Investigations into Applied Nature. By William Wilson, Junior.London: Simpkin, Marshall, Hamilton, Kent, & Co., Limited. Aberdeen: John Rae Smith. 1890.

This small volume consists mainly of various papers and lectures contributed by the author to different institutions and publications during the last decade, and comprise some of a purely botanical and agricultural interest, and others of a zoological nature. Mr. Wilson has evidently an extensive knowledge of general agricultural and farming pursuits in Aberdeenshire, and has also devoted no little observation to the general fauna and flora of his county. Even under such a non-zoological title as "Our Indigenous Flora as Food-plants," we meet with facts illustrating the change of diet animals can sustain under necessity, and our author has seen sheep eating fronds of Asplenium viride, Trichomanes, and Adiantum nigrum, when he considers the ferns were supplying the place of trefoils "on our cultivated fields."[2] In 1883 and 1884 he also observed that all ferns in a certain district were "occasionally eaten by quadrupeds."

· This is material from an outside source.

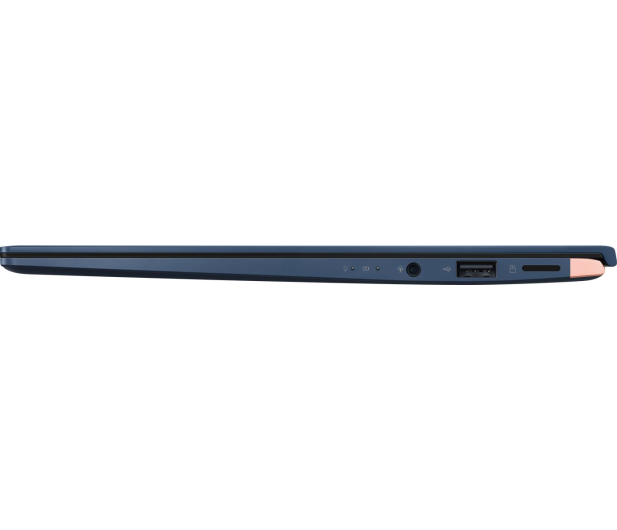ASUS ZenBook 14 UX433FAC i5-10210U/16GB/512/W10 Blue - 544812 - zdjęcie 10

In a paper on the habits and instinct of the Rook, we obtain a few local facts relative to the visitation of birds as modified by man's action on the environment. In this part of Scotland drainage has brought about the disappearance of the Snipe, whilst other birds "more inclined to wade into water" have in some cases resorted to moors. The Pied Wagtail has been seen by Mr. Wilson several times inland during the winter season, and the Lapwing has of late years shown a similar tendency. The "Great Curlew," according to our author, only found its way into the moors of Aberdeenshire some forty years ago. The Common Gull, Larus canus, came to the moors of Aberdeen a few summers ago, and nested there.

In conclusion we may remark that, if many of the records are not told for the first time, the volume abounds with the natural observations made by a shrewd Scottish yeoman and lover of natural science, and should be interesting alike to those who manage an estate or cultivate a farm. It would, however, be improved by the supervision of a good "reader," for we do not all write with the majesty of Milton or the charm of Macaulay, and style has not only been known to float a bad book, but also to ruin a good one.


  1. This figure is clearly a reprint from 'A Year of Sport and Natural History.'
  2. Low in his 'Domesticated Animals of the British Islands' long since told us how the sheep of the Zetland and Orkney Islands at certain seasons find their way from the mountains to the shores, and feed on the Fuci and other marine plants.